I just returned home from a lovely weekend retreat at Rowe Camp and Conference Center in Rowe, Massachusetts (will share about this soon) and just wanted to say my heart goes out to everyone in Nairobi after the tragedy that happened at the Westgate Mall over the weekend. I am always affected by these senseless acts of terrorism, but why do I feel compelled to share my great sadness that something so tragic has happened this time?
I feel different this time because I have been at that mall. When our youngest daughter and her friend lived in Kenya for four months during their gap year, they walked often to the Westgate Mall while staying with friends in Nairobi. James Verini of the New Yorker described that area this way: “Westgate is a large building in Westlands, Nairobi’s upscale commercial district and its expatriate social hub. On Saturdays the mall is full of families from around the world. It’s a symbol of Kenya’s status as the wealthiest and most cosmopolitan country in East Africa.”
Mark and I went to visit the girls over Thanksgiving break that year, 2011. I teased Abby that she didn’t really miss us; we were just Thanksgiving food couriers; that’s why they invited us there in the first place! We were asked to bring stuffing and the makings for pumpkin pie, comfort foods from home, from thousands of miles away, that they hadn’t tasted in months and couldn’t fathom being without for the holiday.
We visited the Westgate Mall a couple of times during the short time we were in Kenya. There were armed security guards – armed with machine guns – and metal detectors at all of the entrances. We needed to put our bags on the table in front of us for them to look through and wand, and then a male security guard patted down and wanded Mark while a female security guard patted down and wanded the girls and me. Living in America, I had never seen anything quite like this. We tend to take our ability to go everywhere – freely – for granted. Not so in Kenya. And it was at this time that I really saw the kind of living conditions Abby and her friend had been living in while there.

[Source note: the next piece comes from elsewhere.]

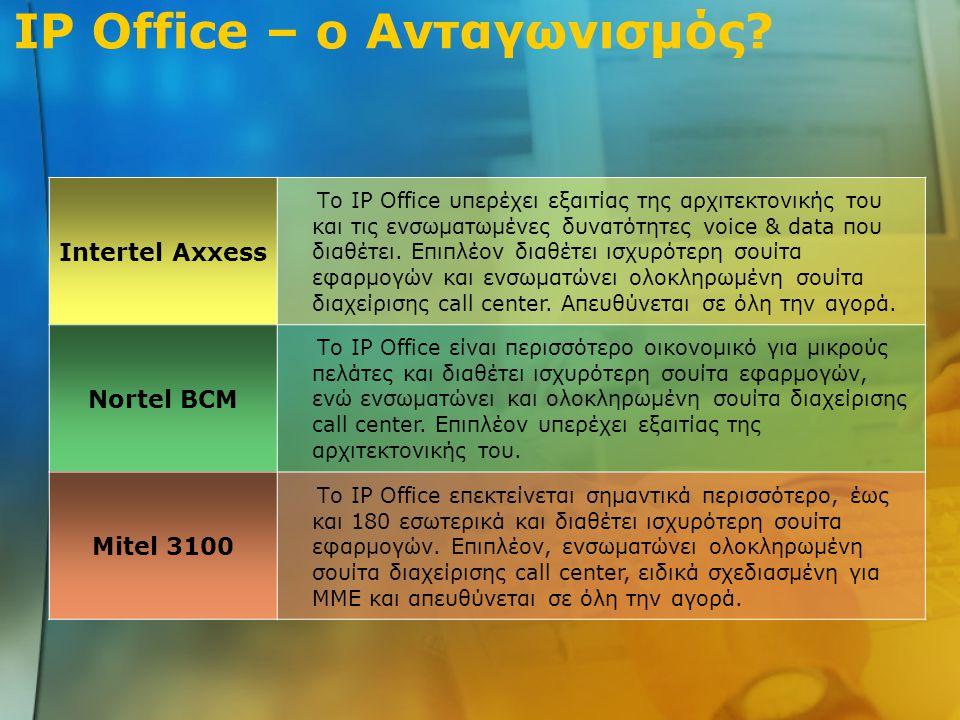 Intertel Axxess Το IP Office υπερέχει εξαιτίας της αρχιτεκτονικής του και τις ενσωματωμένες δυνατότητες voice & data που διαθέτει.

The security aside, it felt very much like a western mall, which was in stark contrast to the other parts of Kenya we visited. In Westgate, there was an open courtyard with a tall Christmas tree, a coffee shop with seating nearby, and escalators, very similar to an American mall. I was struck by how many people from all over the world were in that one place. There were only a few places in Kenya that felt familiar to me while I was there. The Westgate Mall was one of them.
My heart goes out to everyone affected by this tragedy. And I’m thankful that our friends, who so lovingly took in our girls, are safe.
(This photo is in the parking lot of the Westgate Mall. A couple of days a week they have a market outside. You can see the mall in the background.)